:: Extracted text ::
Regardless of the type of restaurant you’re opening, you’re going to need production equipment. While specific equipment needs will vary from one restaurant to another, most establishments serving hot meals will have to equip a service and preparation kitchen.
If you’re buying or leasing a facility that already has a kitchen, it may already have much of the equipment you need. You can modify what’s there to meet your needs and add any other pieces.
Outfitting your preparation kitchen requires a substantial amount of equipment. Budget anywhere from $30,000 to $65,000 for your heavy-production equipment. Before you buy anything, however, study all the developments that have taken place in the industry and look for versatile, cost-effective and even energy-saving equipment.
Most full-service restaurants will have a mixer, a slicer, preparation sinks, hand-washing sink(s) (check with your local health department for minimum requirements), a portion scale, a food cutter, baker’s bins and tables, a meat grinder, a blender, a griddle-top range with an oven, a convection oven, a fryer, a cheese melter, a broiler, a pressureless steamer, a steam kettle and a refrigerator and freezer in their preparation kitchens.
Figure on spending another $1,200 to $2,700 for small-production items like ladles, tongs, spoons, pans, potholders, spatulas, can openers and other items.
The service area of the kitchen is typically where the final touches are put on the plates and where side orders like salads, soups, sandwiches and so forth are prepared. A kitchen helper or the server will generally be responsible for food preparation in the service kitchen.
A complete service kitchen should consist of a prep and steam table, a toaster, heat lamps, a microwave oven, a utensil rack, a roll warmer and a sandwich table. You’ll also want to place your beverage center in or near your service kitchen. You’ll need a coffeemaker, an ice machine, a beverage stand, a soda system, an ice cream cabinet and a water station. You’ll end up spending from about $11,000 to $20,000 to equip this area.
A three-stage dishwashing machine is probably the best way to tackle your dishwashing needs. The machine will cost anywhere from $2,000 to $25,000. Installing the equipment, complete with landing area, dish table, garbage disposal and three-compartment sink, will run you an additional $5,000 to $25,000.
Receiving and storage equipment
The largest and most costly piece of equipment in your receiving and storage area will be your walk-in refrigerator/freezer, which will cost between $3,000 and $8,000. This will be your main storage area and one of your most important pieces of equipment, because it will preserve your food and keep it fresh. Don’t cut corners here.
Your receiving area will also need a scale, a breakdown table and shelving for the walk-in refrigerator/freezer. You should be able to pick up these items for $2,000 to $4,000.
:::
● What is needed: Please write what comes next in the passage on equipping a restaurant kitchen, starting after its final sentence.
:: Dataset section ::
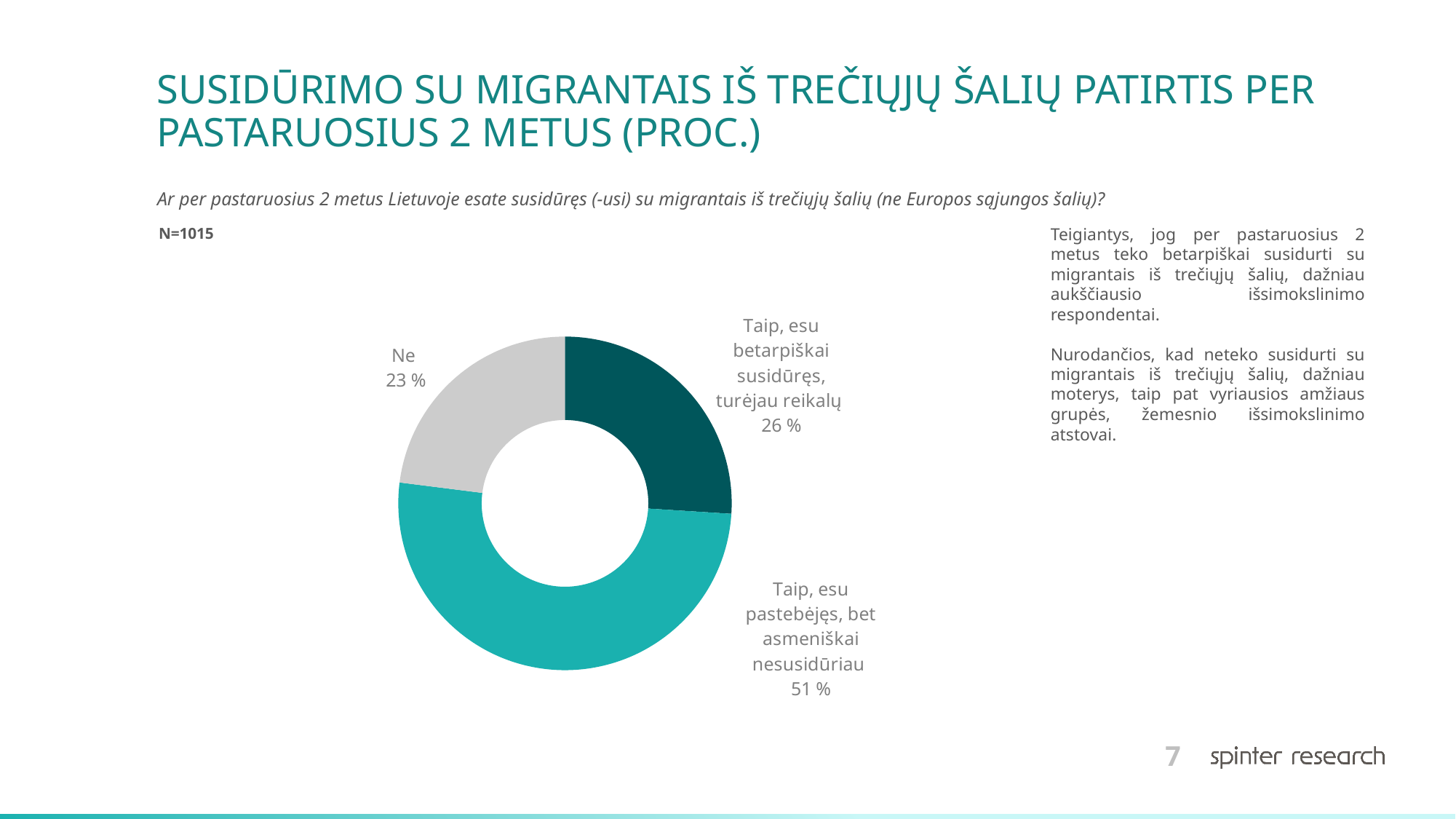
How many categories does the chart show? 3 What kind of chart is shown on the slide? Pie chart (doughnut) What is the difference between "Taip, esu betarpiškai susidūręs, turėjau reikalų" and "Ne"? 3 % What is the difference between "Taip, esu pastebėjęs, bet asmeniškai nesusidūriau" and "Ne"? 28 % What colour is the "Ne" slice? Grey What is the sample size (N) shown on the slide? N=1015 What is the value for "Taip, esu betarpiškai susidūręs, turėjau reikalų"? 26 % Which category has the largest share? Taip, esu pastebėjęs, bet asmeniškai nesusidūriau Which is larger: "Taip, esu betarpiškai susidūręs, turėjau reikalų" or "Ne"? Taip, esu betarpiškai susidūręs, turėjau reikalų What is the value for "Ne"? 23 % Which category has the smallest share? Ne What is the value for "Taip, esu pastebėjęs, bet asmeniškai nesusidūriau"? 51 %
:::
● Answer to this task:
Outfitting a lounge area in a restaurant can be almost as taxing as buying equipment for the restaurant. The first thing you’ll need, of course, is the bar. You can buy a standard bar with a refrigerator underneath from an equipment dealer, or you can have one custom made. Either way, plan to spend about $5,000 to $12,000 for the bar.
Equipping the bar will require a cash register, a three-compartment sink with a drain board, an ice bin, an ice machine, a beverage-dispensing system, a beer-dispensing system, glasses, mixers, blenders, ice crushers, bottle openers and miscellaneous tools. Altogether, the bar equipment will cost between $12,000 and $22,000.
One of the most important pieces of equipment for your bar is your beverage-dispensing system. You’ll want one that performs a variety of functions. Two types of automatic beverage dispensers are available: one for mixes and one for liquor. A seven-valve dispensing system that can calibrate the amount of mix served will be sufficient when you start out. You can lease this piece of equipment for $150 to $350 per month, and leasing makes it easier to upgrade the equipment if demand warrants.
You can also pour liquor by hand. To help with portion control, you can attach pre-pour plastic spouts to each open bottle. These prevent overpouring by dispensing a measured amount of liquor into a drink. Bar equipment manufacturers usually sell these spouts for $28 and up apiece.
Tableware and miscellaneous supplies
Purchase your tableware, dishes and glasses based on the seating capacity of your operation. Use the following list to determine how much silverware to buy for your restaurant. Multiply the quantity needed by your restaurant’s seating capacity.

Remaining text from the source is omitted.